Domande sulla geometria della scena:
....................
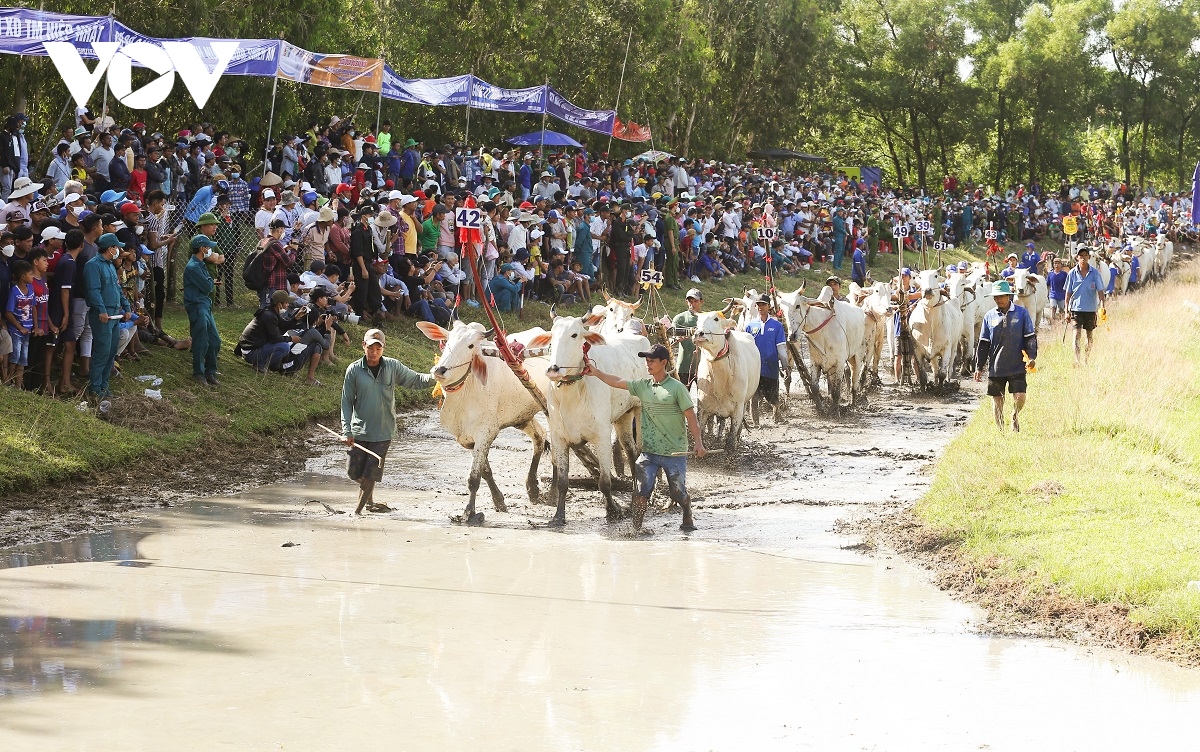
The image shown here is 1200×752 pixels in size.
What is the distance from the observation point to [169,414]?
1556 centimetres

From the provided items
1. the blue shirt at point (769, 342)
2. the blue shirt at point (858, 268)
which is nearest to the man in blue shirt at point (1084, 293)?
the blue shirt at point (769, 342)

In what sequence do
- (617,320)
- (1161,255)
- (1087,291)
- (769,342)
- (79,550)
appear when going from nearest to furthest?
....................
Obiettivo: Riscrivi tutti i record sostituendo "observation point" con "camera position" e senza cambiare nient'altro. Nella risposta ometti le immagini.

Risposta al compito:
The image shown here is 1200×752 pixels in size.
What is the distance from the camera position to [169,414]?
1556 centimetres

From the provided items
1. the blue shirt at point (769, 342)
2. the blue shirt at point (858, 268)
which is nearest to the man in blue shirt at point (1084, 293)?
the blue shirt at point (769, 342)

In what sequence do
- (617,320)
- (1161,255)
- (1087,291)
- (769,342)
- (79,550)
appear when going from nearest to furthest?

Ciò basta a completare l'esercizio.